T O P I C R E V I E W |
BaftaBaby |
Posted - 12/26/2010 : 14:47:45 This gem of a film is surprising, it's about something important, it never relies on cliches to tell a deceptively simple story, and most of all celebrates themes so universal they reach out across the world to change the heart.
Let's get out of the way up front that the film is set in the aftermath of the July London bombings five years ago. That is definitely NOT what the film is about, but I believe you cannot truly understand it without knowing the geo-political situation at the time.
Most tellingly during the following weeks, both in Iraq and Afghanistan, there were escalations of heavy bombings, primarily against isolated village targets. The UK papers ran stories of attacks on weddings and children's hospitals among others.
OK - I wanna take a brief sidebar here. Personally, I'm very sceptical about the official explanations of these horrific bombings, both in London and in the two war zones. This was a particular moment when both the Americans and the Brits were trying to re-invigorate dwindling support for foreign military action. It was in the run-up to the planned American annual tribute to the bombing of the WTC.
For the British public generally, any sympathy for that condemnible event had devolved into media jokes and, significantly, to a confusion of how to interpret the phrase nine-eleven.
See, in the UK, I have NEVER heard anyone refer to dates like that. Brits speak of the Lockerbie tragedy, not of 12/21 or 21/12. If Europeans see a date written as 9/11 they'd instantly assume it signified the ninth of November, and not the eleventh of September.
Brits were publicly asking what had happened on the ninth of November that the Americans wanted us to mark with them. Let's not forget we're talking about a society that finds it hard to recall what happened last week.

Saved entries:
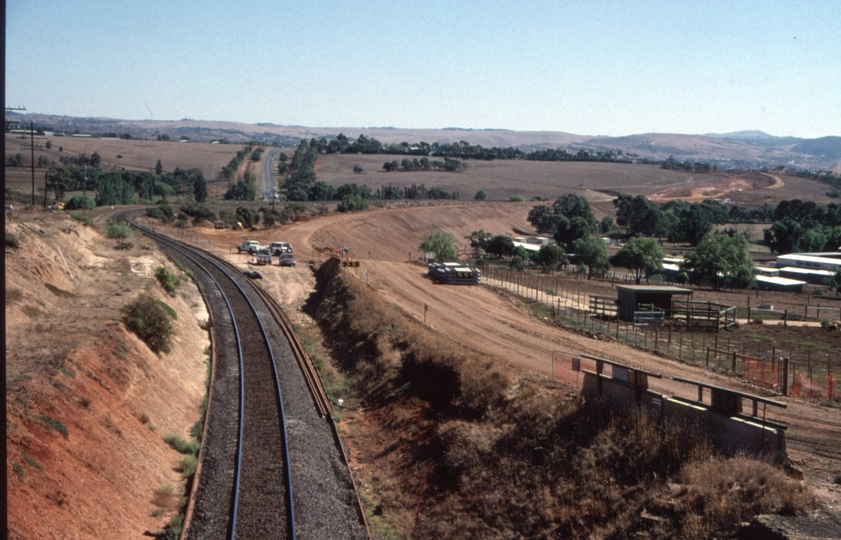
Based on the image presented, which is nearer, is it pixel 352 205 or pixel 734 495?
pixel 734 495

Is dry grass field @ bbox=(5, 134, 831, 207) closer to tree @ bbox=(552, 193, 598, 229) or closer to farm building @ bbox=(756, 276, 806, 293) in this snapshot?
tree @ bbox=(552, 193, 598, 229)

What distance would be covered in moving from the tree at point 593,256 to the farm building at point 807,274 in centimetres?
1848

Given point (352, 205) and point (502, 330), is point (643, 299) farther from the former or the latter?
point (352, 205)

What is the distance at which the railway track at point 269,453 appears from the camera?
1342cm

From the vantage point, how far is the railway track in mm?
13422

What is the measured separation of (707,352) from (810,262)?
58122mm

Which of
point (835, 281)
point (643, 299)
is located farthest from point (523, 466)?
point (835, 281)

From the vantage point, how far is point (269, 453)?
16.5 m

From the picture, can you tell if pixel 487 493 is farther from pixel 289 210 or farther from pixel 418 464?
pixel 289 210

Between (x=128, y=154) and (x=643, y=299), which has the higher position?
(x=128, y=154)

▸ **SET OF TASKS**
1. Please rewrite everything from "T O P I C R" down to "change the heart." in the film review, replacing "gem" with "treasure".
2. Continue the film review from its last sentence.
The data above is separate from the film review.

▸ **SOLVED TASKS**
1.
T O P I C R E V I E W |
BaftaBaby |
Posted - 12/26/2010 : 14:47:45 This treasure of a film is surprising, it's about something important, it never relies on cliches to tell a deceptively simple story, and most of all celebrates themes so universal they reach out across the world to change the heart.

2.
So, anyway, I believe that someone or some group of people inside or outside of power, needed a symbol to justify the already planned military escalations. In Iraq was the matter of not being able to contain the guerilla tactics of the rebels. In Afghanistan the atmosphere was clouded by moves to silence the opposition to election results which were increasingly suspect in the world's press.
And everywhere was a largely unchallenged and mistaken view that Al-Qaeda and the Taliban were one and the same.
But, however unspeakable they were in human terms, in p.r. terms the bombs were a damp squib. No one spoke of seven/seven and marches against UK military action increased as Blair's support was questioned.
So, when the London bombs went off the police were extra-vigilant and especially eager not to be called racist in their pursuit of Arabic speaking and Asian looking suspects.
But Rachid Bouchareb's London River explores a much more human though no-less dynamic story, his cinema expertise honed after a quarter century of filmmaking.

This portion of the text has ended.